*To do*. The lines to repeat are those below from the one containing "2. NET quando il clock passa da 1 a 0." down to the one containing "NET e funziona solo nell'istante $t_1$.", both included; reproduce them exactly and nothing else.

=======

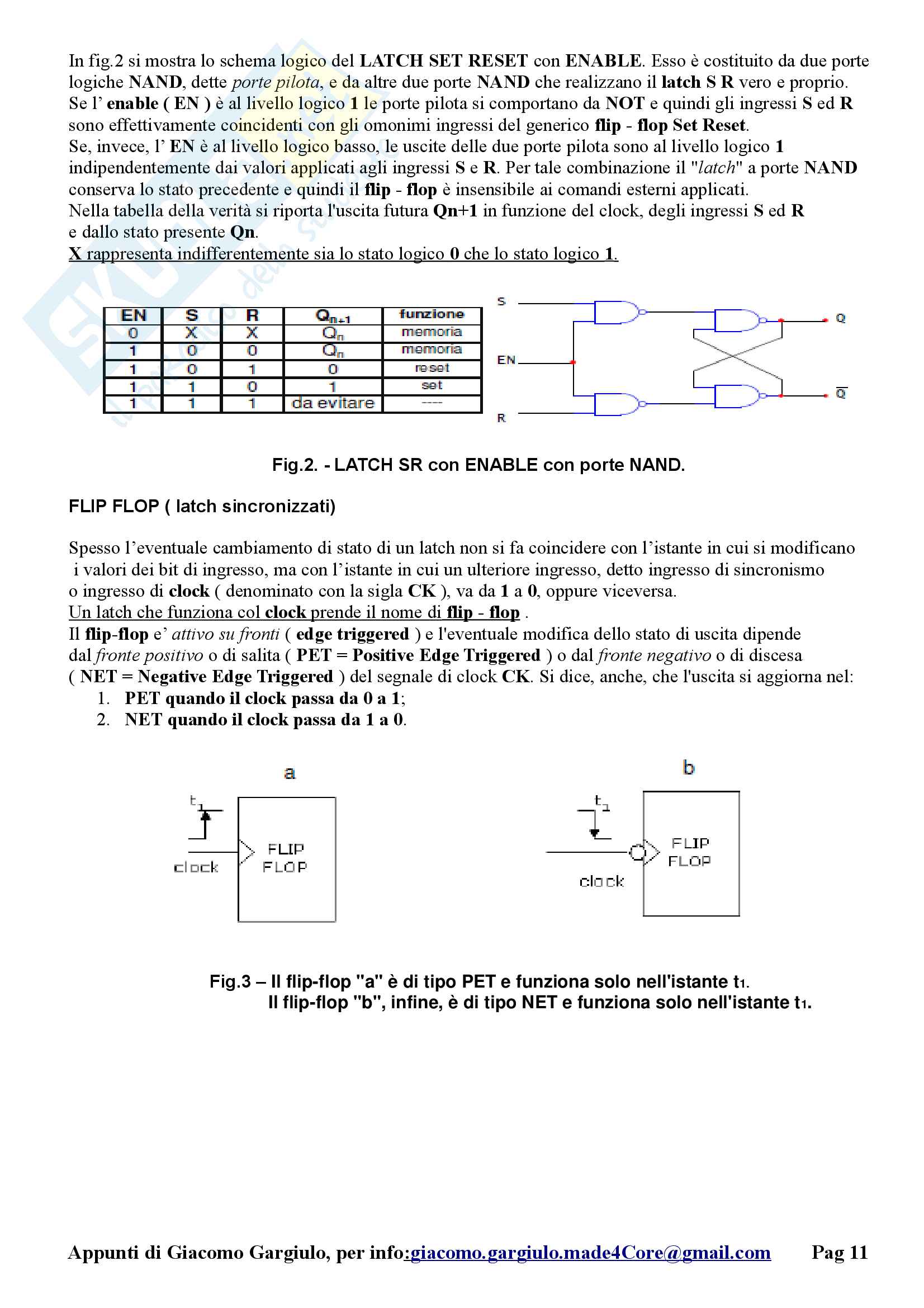 In fig.2 si mostra lo schema logico del LATCH SET RESET con ENABLE. Esso è costituito da due porte logiche NAND, dette porte pilota, e da altre due porte NAND che realizzano il latch S R vero e proprio. Se l' enable ( EN ) è al livello logico 1 le porte pilota si comportano da NOT e quindi gli ingressi S ed R sono effettivamente coincidenti con gli omonimi ingressi del generico flip - flop Set Reset.
Se, invece, l' EN è al livello logico basso, le uscite delle due porte pilota sono al livello logico 1 indipendentemente dai valori applicati agli ingressi S e R. Per tale combinazione il "latch" a porte NAND conserva lo stato precedente e quindi il flip - flop è insensibile ai comandi esterni applicati.
Nella tabella della verità si riporta l'uscita futura Qn+1 in funzione del clock, degli ingressi S ed R e dallo stato presente Qn.
X rappresenta indifferentemente sia lo stato logico 0 che lo stato logico 1.

| EN | S | R | $Q_{n+1}$ | funzione |
|---|---|---|---|---|
| 0 | X | X | $Q_n$ | memoria |
| 1 | 0 | 0 | $Q_n$ | memoria |
| 1 | 0 | 1 | 0 | reset |
| 1 | 1 | 0 | 1 | set |
| 1 | 1 | 1 | da evitare | ---- |

S
EN
R
Q
$\overline{Q}$

Fig.2. - LATCH SR con ENABLE con porte NAND.

FLIP FLOP ( latch sincronizzati)

Spesso l'eventuale cambiamento di stato di un latch non si fa coincidere con l'istante in cui si modificano i valori dei bit di ingresso, ma con l'istante in cui un ulteriore ingresso, detto ingresso di sincronismo o ingresso di clock ( denominato con la sigla CK ), va da 1 a 0, oppure viceversa.
Un latch che funziona col clock prende il nome di flip - flop .
Il flip-flop e' attivo su fronti ( edge triggered ) e l'eventuale modifica dello stato di uscita dipende dal fronte positivo o di salita ( PET = Positive Edge Triggered ) o dal fronte negativo o di discesa ( NET = Negative Edge Triggered ) del segnale di clock CK. Si dice, anche, che l'uscita si aggiorna nel:
1. PET quando il clock passa da 0 a 1;
2. NET quando il clock passa da 1 a 0.

a
$t_1$
clock
FLIP FLOP

b
$t_1$
clock
FLIP FLOP

Fig.3 – Il flip-flop "a" è di tipo PET e funziona solo nell'istante $t_1$.
Il flip-flop "b", infine, è di tipo NET e funziona solo nell'istante $t_1$.

Appunti di Giacomo Gargiulo, per info:giacomo.gargiulo.made4Core@gmail.com Pag 11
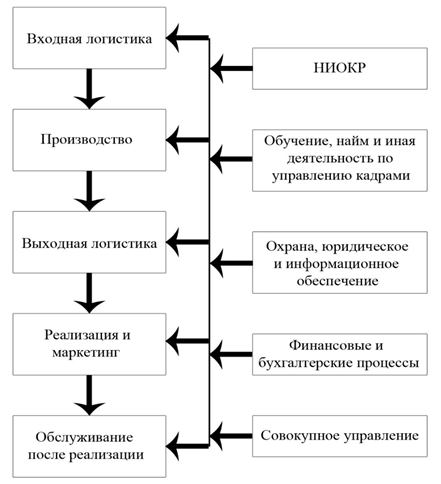 Входная логистика

Производство

Выходная логистика

Реализация и маркетинг

Обслуживание после реализации

НИОКР

Обучение, найм и иная деятельность по управлению кадрами

Охрана, юридическое и информационное обеспечение

Финансовые и бухгалтерские процессы

Совокупное управление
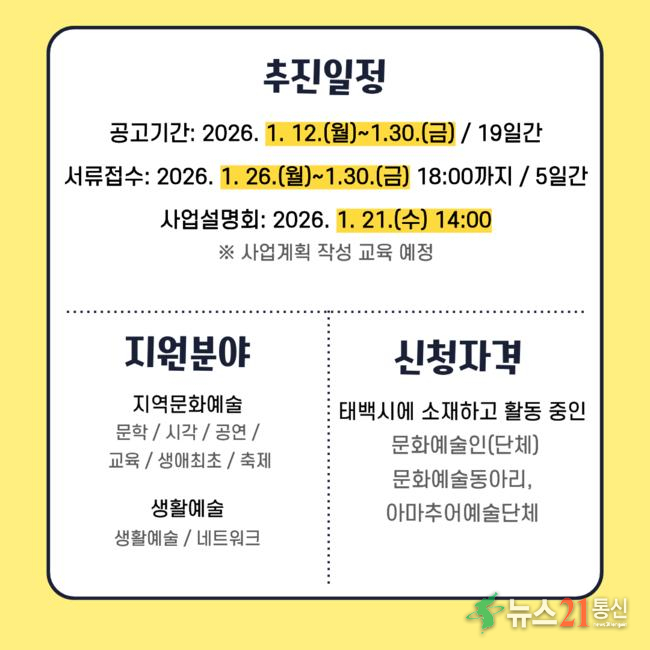 추진일정

공고기간: 2026. 1. 12.(월)~1.30.(금) / 19일간

서류접수: 2026. 1. 26.(월)~1.30.(금) 18:00까지 / 5일간

사업설명회: 2026. 1. 21.(수) 14:00

※ 사업계획 작성 교육 예정

지원분야

지역문화예술
문학 / 시각 / 공연 /
교육 / 생애최초 / 축제

생활예술
생활예술 / 네트워크

신청자격

태백시에 소재하고 활동 중인
문화예술인(단체)
문화예술동아리,
아마추어예술단체

뉴스21통신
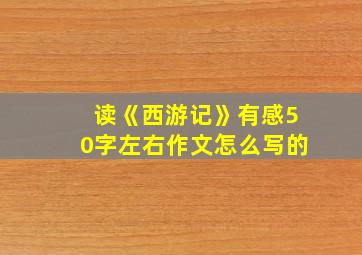 读《西游记》有感50字左右作文怎么写的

=======

*Exercise response*.
2. NET quando il clock passa da 1 a 0.

a
$t_1$
clock
FLIP FLOP

b
$t_1$
clock
FLIP FLOP

Fig.3 – Il flip-flop "a" è di tipo PET e funziona solo nell'istante $t_1$.
Il flip-flop "b", infine, è di tipo NET e funziona solo nell'istante $t_1$.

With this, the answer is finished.